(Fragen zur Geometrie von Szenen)

*****

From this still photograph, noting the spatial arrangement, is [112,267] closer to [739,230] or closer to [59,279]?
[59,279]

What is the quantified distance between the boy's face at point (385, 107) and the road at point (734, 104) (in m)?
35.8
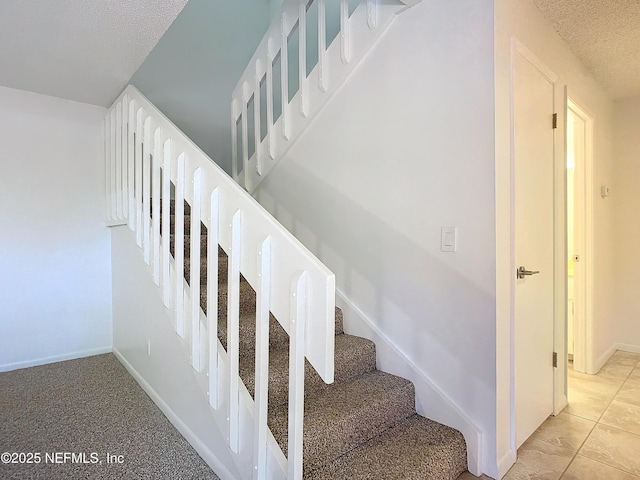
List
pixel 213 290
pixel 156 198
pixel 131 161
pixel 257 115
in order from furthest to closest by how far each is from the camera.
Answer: pixel 257 115, pixel 131 161, pixel 156 198, pixel 213 290

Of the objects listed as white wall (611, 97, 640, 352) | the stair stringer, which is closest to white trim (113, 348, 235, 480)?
the stair stringer

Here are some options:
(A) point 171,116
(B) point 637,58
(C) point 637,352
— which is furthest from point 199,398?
(C) point 637,352

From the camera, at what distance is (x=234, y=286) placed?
4.81ft

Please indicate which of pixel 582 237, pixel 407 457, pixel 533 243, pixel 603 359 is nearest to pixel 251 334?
pixel 407 457

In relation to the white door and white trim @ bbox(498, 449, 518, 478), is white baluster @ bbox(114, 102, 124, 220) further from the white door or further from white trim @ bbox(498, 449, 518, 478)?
white trim @ bbox(498, 449, 518, 478)

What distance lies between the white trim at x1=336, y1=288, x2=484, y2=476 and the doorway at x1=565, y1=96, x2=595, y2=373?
65.3 inches

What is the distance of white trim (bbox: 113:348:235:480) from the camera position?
63.8 inches

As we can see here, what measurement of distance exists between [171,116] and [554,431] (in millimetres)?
3896

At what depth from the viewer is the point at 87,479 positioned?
1555 millimetres

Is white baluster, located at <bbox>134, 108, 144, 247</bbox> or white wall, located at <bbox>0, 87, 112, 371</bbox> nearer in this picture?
white baluster, located at <bbox>134, 108, 144, 247</bbox>

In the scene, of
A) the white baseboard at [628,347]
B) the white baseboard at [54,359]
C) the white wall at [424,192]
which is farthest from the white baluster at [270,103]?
the white baseboard at [628,347]

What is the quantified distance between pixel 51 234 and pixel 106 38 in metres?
1.66

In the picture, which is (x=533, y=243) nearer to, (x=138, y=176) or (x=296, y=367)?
(x=296, y=367)

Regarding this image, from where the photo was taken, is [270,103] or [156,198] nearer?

*****

▸ Gestellte Aufgabe
Schreiben Sie alles von der Zeile mit „Here are some“ bis hinunter zur Zeile mit „63.8 inches“ wortgetreu ab, beide Zeilen eingeschlossen.

▸ Richtige Lösung
Here are some options:
(A) point 171,116
(B) point 637,58
(C) point 637,352
— which is furthest from point 199,398?
(C) point 637,352

From the camera, at what distance is (x=234, y=286) placed?
4.81ft

Please indicate which of pixel 582 237, pixel 407 457, pixel 533 243, pixel 603 359 is nearest to pixel 251 334?
pixel 407 457

In relation to the white door and white trim @ bbox(498, 449, 518, 478), is white baluster @ bbox(114, 102, 124, 220) further from the white door or further from white trim @ bbox(498, 449, 518, 478)?
white trim @ bbox(498, 449, 518, 478)

What distance lies between the white trim at x1=336, y1=288, x2=484, y2=476 and the doorway at x1=565, y1=96, x2=595, y2=373?
65.3 inches

What is the distance of white trim (bbox: 113:348:235:480) from the camera position?
63.8 inches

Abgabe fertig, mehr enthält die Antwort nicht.